# REQUIRED WORK:
Carry on the Cassandra security guide below from the point where it stops.

╭─ GIVEN PASSAGE

Security

Authentication

Out of the box, Ruby driver supports Cassandra’s internal authentication mechanism. It is also possible to provide a custom authenticator implementation, refer to Cassandra::Auth::Provider for more information.

SSL encryption

Apache Cassandra supports client to node encryption and even trusted clients (starting with 1.2.3)

Setting up SSL encryption for Apache Cassandra

Setting up SSL encryption for Apache Cassandra may seem borderline impossible for someone unfamiliar with the process. I know, I’ve been there. Let me guide you through it.

Installing Java Cryptography Extension

Before we begin, we have to install Java Cryptography Extension (JCE). Feel free to skip this step if you already have it. Without JCE, cassandra processes will fail to start after enabling encryption.

  1. Download JCE from Oracle
  2. Extract files from the downloaded archive.
  3. Copy local_policy.jar and US_export_policy.jar to $JAVA_HOME/jre/lib/security

Below are some tips for finding $JAVA_HOME if you don’t know how to.

Mac OS X
JAVA_HOME=$(/usr/libexec/java_home)
Ubuntu
JAVA_HOME=$(readlink -f /usr/bin/javac | sed "s:/bin/javac::")

Setting up cassandra keystore

First, we’re going to have to create a server certificate. It is recommended to use a different certificate for every node that we want to secure communication with using SSL encryption:

server_alias=node1
keystore_file=conf/.keystore
keystore_pass="some very long and secure password"

╰─
╭─ DATASET SECTION

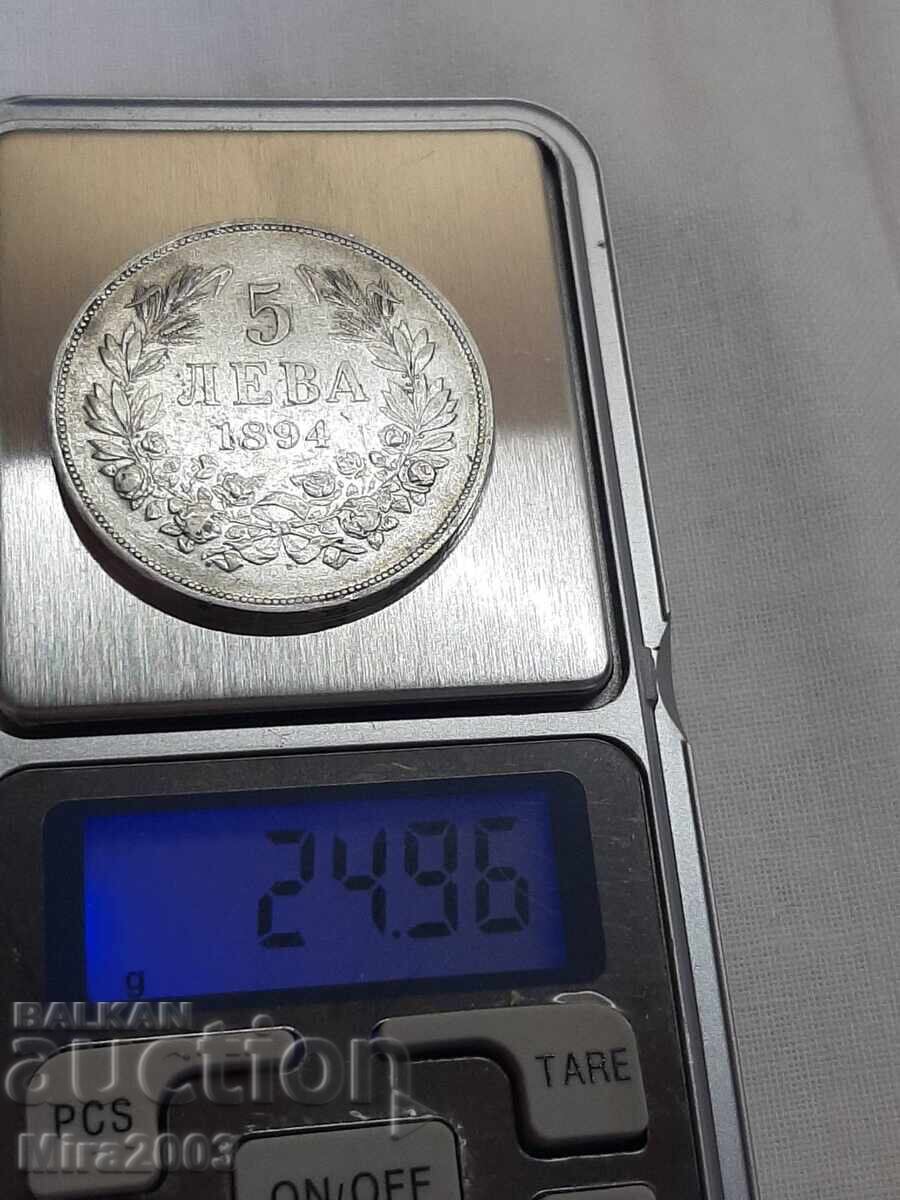 Доставка на 5 лева 1894г.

╰─

# EXERCISE RESULT:
CN="Cassandra Node 1"
OU="Drivers and Tools"
O="DataStax Inc."
L="Santa Clara"
ST="California"
C="US"

keytool -genkey -keyalg RSA -noprompt \
  -alias "$server_alias" \
  -keystore "$keystore_file" \
  -storepass "$keystore_pass" \
  -dname "CN=$CN, OU=$OU, O=$O, L=$L, ST=$ST, C=$C"

Once we’ve run the script above for all nodes in our cluster, we can configure our Apache Cassandra servers to use their respective .keystores. For this, we’ll have to modify cassandra.yaml to include the following:

client_encryption_options:
  enabled: true
  keystore: conf/.keystore
  keystore_password: "some very long and secure password"

Note: The values of keystore and keystore_password above must be the same as the values of $keystore_file and $keystore_pass from our shell script.

Now you can restart your cassandra processes.

At this point you already have SSL enabled and can even connect to the servers using DataStax Ruby Driver:

require 'cassandra'

cluster = Cassandra.cluster(ssl: true)

This however is like having no security at all since the driver won’t be able to verify the identity of the server.

Extracting server certificate for peer verification

There are several ways to have client verify server’s identity. I’m going to extract a PEM certificate of the server, which is suitable for use with the OpenSSL library that the Ruby Driver uses, and give it to the client for verification.

First, we must export a DER certificate of the server:

# values same as above
server_alias=node1
keystore_file=conf/.keystore
keystore_pass="some very long and secure password"

keytool -export \
  -alias "$server_alias" \
  -keystore "$keystore_file" \
  -storepass "$keystore_pass" \
  -file "$server_alias.der"

Note: The values of $server_alias, $keystore_file and $keystore_pass must be the same as in the script that we used to generate the keystore file.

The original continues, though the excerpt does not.